Hi Erikur,
Thanks again for the reply. To preface this, your post was VERY helpful, and I doubt I would have got to the version I'm happy with now without your suggestions. I'll just say where I had to make some changes. Yours didn't do quite what I wanted right out of the box, but it gave me enough idea to get it working for what I needed. For what it's worth, when I ran your temp table version ran for about 50 minutes on my machine before I just killed it. Truthfully I didn't to a lot of profiling on it because there were a few other things I wanted to rewrite anyway. While using a random number mod @ENTRY_NUMBER is a really clever way of getting symbols, it can produce duplicates in a single set. And, unfortunately in my real set, the numbers are not uniformly distributed between 1 and 10000. Not a big deal, and given the information I gave you, perfectly valid assumptions.
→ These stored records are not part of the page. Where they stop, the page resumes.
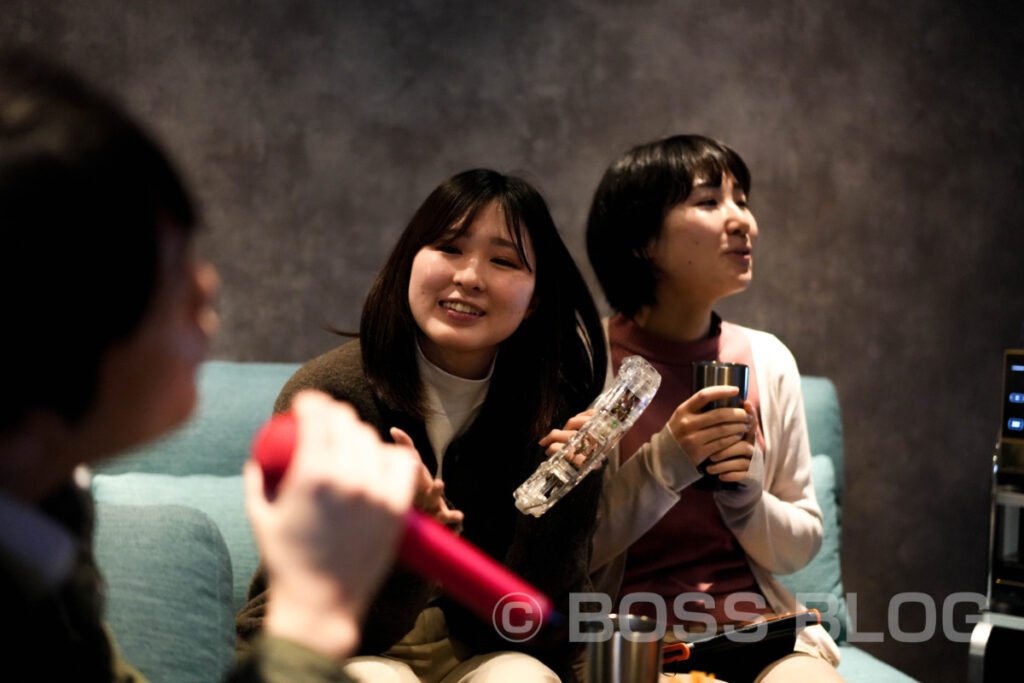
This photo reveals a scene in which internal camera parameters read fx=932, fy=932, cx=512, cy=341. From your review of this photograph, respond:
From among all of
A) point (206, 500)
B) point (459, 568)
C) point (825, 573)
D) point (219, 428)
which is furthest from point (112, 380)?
point (825, 573)

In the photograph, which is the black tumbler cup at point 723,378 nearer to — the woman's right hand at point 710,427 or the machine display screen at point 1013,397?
the woman's right hand at point 710,427

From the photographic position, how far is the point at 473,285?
4.83 feet

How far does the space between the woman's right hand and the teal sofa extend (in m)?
0.62

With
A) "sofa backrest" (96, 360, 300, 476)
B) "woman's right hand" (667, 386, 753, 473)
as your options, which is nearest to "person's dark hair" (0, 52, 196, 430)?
"woman's right hand" (667, 386, 753, 473)

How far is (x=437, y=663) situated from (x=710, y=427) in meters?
0.59

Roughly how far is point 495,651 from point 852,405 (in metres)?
1.46

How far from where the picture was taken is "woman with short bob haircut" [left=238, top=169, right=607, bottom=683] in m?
1.48

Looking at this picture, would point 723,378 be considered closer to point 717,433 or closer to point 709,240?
point 717,433

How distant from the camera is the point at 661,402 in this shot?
186 cm

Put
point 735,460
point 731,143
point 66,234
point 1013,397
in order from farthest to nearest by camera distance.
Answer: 1. point 731,143
2. point 1013,397
3. point 735,460
4. point 66,234

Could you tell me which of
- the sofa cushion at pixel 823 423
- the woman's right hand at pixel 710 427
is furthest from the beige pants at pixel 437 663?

After working through your sample code, here's what I came up with. All in all, it took about a 5 minutes to generate 1 million samples - start to finish. I'ts pretty disk intensive on tempdb (part of that may be the setup I have at home), but memory and memory never got too bad.
Note: I already had a persisted tally table (in my script, sysmon.dbo.numbers; I have one on ever server I ever use) so I don't use an in-line tally table
I also tried batching various steps like pulling the symbols, or serializing them, but all took longer, and didn't seem to make a sizable impact on system resources.
use tempdb
go
set nocount on
go
declare
@universeSize int = 10000,
@maxSubsetSize int = 100,
@maxSubsets int = 1000000
if object_id('tempdb.dbo.#Symbols') is not null drop table #Symbols
create table #Symbols
(
SymbolId int primary key clustered
)
if object_id('tempdb.dbo.#Samples') is not null drop table #Samples
create table #Samples
(
SampleId int primary key clustered,
SampleSize int,
Samples nvarchar(max)
)
if object_id('tempdb.dbo.#SampleSymbols') is not null drop table #SampleSymbols
create table #SampleSymbols
(
SampleId int,
SymbolId int
--primary key clustered (SampleId, SymbolId) with (data_compression = page)
)
-- This will normally be derived from a real table, so you can't assume uniform distribution, or even that all the values will be lower than some number.
-- Get a list of
insert into #Symbols (SymbolID)
select top 10000 SymbolID = num
from sysmon.dbo.numbers
order by newid() -- Just to give the list an air of randomness, so you don't try to use tricks involving sequential numbers. Not strictly necessary at all.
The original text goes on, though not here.